- WORK INSTRUCTION 1
Answer these questions about the passage on root architecture, one answer per line:
(a) What does the below-ground root system determine?
(b) Which transcription factor family do PLETHORA (PLT) proteins belong to?
(c) Which moss does the passage call a valuable model organism for studying oriented cell divisions?
- WORK INSTRUCTION 2
According to the passage on root architecture, which processes or features are PLETHORA (PLT) proteins the main regulators of? List them all.

- EXTRACT PROVIDED
============
Shaping root architecture

Plant shape, or architecture, is a primary determinant of productivity and yield. The shape of the above-ground part of the plant determines light interception and photosynthesis, whereas the below-ground root system determines the interaction with the soil, including the uptake of water and nutrients and anchoring. As plant cells are bound by a cell wall and cannot move, shape is an outcome of the reorientation of the cell division plane and subsequent cell growth. In the model plant Arabidopsis, distribution patterns of the plant growth regulator auxin have been linked with altered cell division planes during lateral root initiation and in primary roots. The importance of orienting cell planes also becomes apparent in asymmetric cell divisions associated with the Arabidopsis root stem cell niche that are sustained by the activity of PLETHORA (PLT) proteins. These members of the AP2 transcription factor family are the main regulators of primary root meristem maintenance and the position of the meristematic boundary, regeneration, lateral root formation, and have an intimate relationship with auxin. Studying the orientation of cell division planes in higher plants is difficult due to tissue complexity while mosses like Physcomitrium patens have a simpler tissue organization and core genes are highly conserved but lack the complexity. This makes Physcomitrium patens a valuable model organism for studying the basic mechanisms of oriented cell divisions. Furthermore, besides the known players, new pathways involved in root architecture will be identified using different approaches e.g., using microbiota as tools to identify new players involved in optimizing root system architecture. Taken together, these combined efforts will continue to elucidate the molecular mechanisms that drive the key processes in root architecture.
============
- DATASET ENTRIES
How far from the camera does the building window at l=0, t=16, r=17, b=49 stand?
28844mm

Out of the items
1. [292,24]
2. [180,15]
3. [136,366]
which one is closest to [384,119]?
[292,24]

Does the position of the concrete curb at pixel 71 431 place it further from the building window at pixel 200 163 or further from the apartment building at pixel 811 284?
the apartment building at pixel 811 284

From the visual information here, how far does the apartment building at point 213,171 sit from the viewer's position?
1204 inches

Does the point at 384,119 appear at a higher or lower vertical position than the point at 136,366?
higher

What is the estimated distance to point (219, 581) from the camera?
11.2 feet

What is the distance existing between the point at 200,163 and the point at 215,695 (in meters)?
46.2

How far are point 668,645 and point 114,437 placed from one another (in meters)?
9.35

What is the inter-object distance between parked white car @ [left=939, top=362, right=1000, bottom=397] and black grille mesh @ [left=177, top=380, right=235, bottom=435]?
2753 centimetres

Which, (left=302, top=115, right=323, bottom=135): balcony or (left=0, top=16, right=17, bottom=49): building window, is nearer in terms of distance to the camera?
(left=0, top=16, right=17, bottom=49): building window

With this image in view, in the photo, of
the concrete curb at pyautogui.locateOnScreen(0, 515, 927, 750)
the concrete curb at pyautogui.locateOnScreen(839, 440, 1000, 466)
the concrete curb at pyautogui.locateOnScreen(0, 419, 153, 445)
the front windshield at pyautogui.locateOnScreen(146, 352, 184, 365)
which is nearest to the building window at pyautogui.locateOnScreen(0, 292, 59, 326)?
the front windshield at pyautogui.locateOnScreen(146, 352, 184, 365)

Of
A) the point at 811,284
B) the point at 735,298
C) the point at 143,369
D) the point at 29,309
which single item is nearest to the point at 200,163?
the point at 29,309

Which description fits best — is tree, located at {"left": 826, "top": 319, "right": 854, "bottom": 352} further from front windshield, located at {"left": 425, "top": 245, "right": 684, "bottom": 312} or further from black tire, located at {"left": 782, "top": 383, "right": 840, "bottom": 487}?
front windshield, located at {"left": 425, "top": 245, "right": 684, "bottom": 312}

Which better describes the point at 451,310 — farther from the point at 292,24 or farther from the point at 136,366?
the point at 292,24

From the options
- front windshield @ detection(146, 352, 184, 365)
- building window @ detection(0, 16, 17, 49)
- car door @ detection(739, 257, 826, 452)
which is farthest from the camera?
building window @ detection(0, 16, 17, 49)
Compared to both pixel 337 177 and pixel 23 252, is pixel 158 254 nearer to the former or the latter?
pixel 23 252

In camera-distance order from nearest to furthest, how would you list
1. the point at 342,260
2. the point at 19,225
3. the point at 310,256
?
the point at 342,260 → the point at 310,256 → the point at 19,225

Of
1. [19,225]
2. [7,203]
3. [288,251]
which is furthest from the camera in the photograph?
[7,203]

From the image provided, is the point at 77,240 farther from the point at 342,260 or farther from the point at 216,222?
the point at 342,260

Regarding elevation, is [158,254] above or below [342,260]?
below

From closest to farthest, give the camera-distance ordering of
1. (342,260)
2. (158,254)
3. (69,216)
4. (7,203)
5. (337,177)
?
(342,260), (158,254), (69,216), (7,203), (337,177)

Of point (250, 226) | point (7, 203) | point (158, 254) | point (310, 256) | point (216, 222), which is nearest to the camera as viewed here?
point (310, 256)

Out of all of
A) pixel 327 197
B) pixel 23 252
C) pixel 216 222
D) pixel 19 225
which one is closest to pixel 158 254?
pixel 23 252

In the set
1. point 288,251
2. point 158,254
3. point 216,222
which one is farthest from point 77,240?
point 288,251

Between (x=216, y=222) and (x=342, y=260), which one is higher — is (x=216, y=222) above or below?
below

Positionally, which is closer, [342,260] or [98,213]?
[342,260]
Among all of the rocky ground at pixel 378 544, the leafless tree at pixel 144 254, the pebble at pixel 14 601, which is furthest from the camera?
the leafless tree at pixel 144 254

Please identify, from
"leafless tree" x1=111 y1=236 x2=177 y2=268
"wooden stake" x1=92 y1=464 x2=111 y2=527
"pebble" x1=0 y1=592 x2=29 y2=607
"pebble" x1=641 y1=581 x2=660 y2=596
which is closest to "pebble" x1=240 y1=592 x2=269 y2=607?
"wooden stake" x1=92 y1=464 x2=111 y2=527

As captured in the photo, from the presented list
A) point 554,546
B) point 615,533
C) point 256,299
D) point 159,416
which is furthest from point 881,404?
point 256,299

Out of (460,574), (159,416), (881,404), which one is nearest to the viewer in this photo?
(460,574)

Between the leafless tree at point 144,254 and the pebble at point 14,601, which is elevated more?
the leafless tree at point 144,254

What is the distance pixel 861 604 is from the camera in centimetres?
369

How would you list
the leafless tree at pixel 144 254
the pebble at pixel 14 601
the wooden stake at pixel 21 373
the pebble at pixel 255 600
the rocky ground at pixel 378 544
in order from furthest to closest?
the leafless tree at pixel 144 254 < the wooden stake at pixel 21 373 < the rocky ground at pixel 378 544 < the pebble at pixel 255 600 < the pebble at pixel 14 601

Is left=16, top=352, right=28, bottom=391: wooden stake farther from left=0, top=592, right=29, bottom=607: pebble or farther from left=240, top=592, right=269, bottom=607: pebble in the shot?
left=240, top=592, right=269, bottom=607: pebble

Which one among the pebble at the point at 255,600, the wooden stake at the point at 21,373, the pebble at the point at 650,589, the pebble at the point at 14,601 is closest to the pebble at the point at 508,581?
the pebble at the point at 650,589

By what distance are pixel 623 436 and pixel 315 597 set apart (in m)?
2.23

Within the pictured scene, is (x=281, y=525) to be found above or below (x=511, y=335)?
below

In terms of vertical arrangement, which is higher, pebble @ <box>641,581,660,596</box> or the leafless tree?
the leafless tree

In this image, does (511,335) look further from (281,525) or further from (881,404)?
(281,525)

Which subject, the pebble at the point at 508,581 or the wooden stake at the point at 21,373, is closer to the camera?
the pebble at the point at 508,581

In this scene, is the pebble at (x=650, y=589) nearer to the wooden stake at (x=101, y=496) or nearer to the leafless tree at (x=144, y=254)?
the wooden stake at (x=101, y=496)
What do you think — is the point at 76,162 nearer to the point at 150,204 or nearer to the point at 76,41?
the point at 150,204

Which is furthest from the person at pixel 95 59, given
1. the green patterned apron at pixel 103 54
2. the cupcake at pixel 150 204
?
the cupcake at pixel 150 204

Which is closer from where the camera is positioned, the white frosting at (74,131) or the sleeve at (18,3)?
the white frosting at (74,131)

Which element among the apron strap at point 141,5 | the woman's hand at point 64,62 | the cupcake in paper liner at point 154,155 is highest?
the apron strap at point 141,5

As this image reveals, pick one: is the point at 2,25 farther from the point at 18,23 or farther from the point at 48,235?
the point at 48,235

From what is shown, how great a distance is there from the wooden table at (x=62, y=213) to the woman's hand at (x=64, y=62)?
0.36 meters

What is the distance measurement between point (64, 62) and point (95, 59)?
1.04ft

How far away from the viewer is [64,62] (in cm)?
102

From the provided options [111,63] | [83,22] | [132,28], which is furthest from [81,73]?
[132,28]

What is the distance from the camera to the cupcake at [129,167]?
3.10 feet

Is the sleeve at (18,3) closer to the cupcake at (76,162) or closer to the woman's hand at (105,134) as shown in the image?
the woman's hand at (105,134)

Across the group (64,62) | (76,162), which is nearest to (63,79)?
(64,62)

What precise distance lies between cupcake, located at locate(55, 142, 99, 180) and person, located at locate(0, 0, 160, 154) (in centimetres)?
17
============
- ANSWER BOX 1
(a) The interaction with the soil, including the uptake of water and nutrients and anchoring.
(b) The AP2 transcription factor family.
(c) Physcomitrium patens.

- ANSWER BOX 2
- Primary root meristem maintenance
- The position of the meristematic boundary
- Regeneration
- Lateral root formation